Barack Obama’s foreign policy dream — cordial relations with a Middle East tranquilized by “smart diplomacy” — is in a death grapple with reality. His rhetorical writhings illustrate the perils of loquacity. He has a glutton’s, rather than a gourmet’s, appetite for his own rhetorical cuisine, and he has talked America to the precipice of a fourth military intervention in the crescent that extends from Libya to Afghanistan.
Characterizing the 2011 Libyan project with weirdly passive syntax (“It is our military that is being volunteered by others to carry out missions”), he explained his sashay into Libya’s civil war as preemptive: “I refused to wait for the images of slaughter and mass graves before taking action.”
With characteristic self-satisfaction, Obama embraced the doctrine “R2P” — responsibility to protect civilians — and Libya looked like an opportunity for an inexpensive morality gesture using high explosives.

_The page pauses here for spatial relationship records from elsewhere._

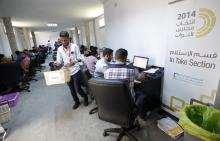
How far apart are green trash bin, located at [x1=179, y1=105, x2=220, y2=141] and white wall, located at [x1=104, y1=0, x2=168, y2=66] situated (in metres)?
1.29

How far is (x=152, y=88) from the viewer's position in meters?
2.34

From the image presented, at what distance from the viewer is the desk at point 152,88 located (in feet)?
7.25

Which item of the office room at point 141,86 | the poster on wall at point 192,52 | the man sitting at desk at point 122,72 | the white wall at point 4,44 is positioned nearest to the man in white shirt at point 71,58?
the office room at point 141,86

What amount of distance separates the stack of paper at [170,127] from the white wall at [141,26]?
99 cm

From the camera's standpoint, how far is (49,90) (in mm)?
4047

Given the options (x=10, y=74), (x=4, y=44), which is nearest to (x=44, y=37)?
(x=4, y=44)

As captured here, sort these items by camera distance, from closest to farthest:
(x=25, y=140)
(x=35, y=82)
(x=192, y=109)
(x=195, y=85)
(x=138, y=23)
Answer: (x=192, y=109) < (x=195, y=85) < (x=25, y=140) < (x=138, y=23) < (x=35, y=82)

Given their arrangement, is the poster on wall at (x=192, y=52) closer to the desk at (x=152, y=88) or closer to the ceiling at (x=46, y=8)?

Last August, R2P reappeared when he startled his staff by offhandedly saying of Syria’s poison gas: “A red line for us is we start seeing a whole bunch of chemical weapons moving around or being utilized.” The interesting metric “whole bunch” made his principle mostly a loophole and advertised his reluctance to intervene, a reluctance more sensible than his words last week: Syria’s recidivism regarding gas is “going to require America’s attention and hopefully the entire international community’s attention.” Regarding that entirety: If “community” connotes substantial shared values and objectives, what community would encompass Denmark, Congo, Canada, North Korea, Portugal, Cuba, Norway, Iran, Britain, Saudi Arabia, Poland and Yemen?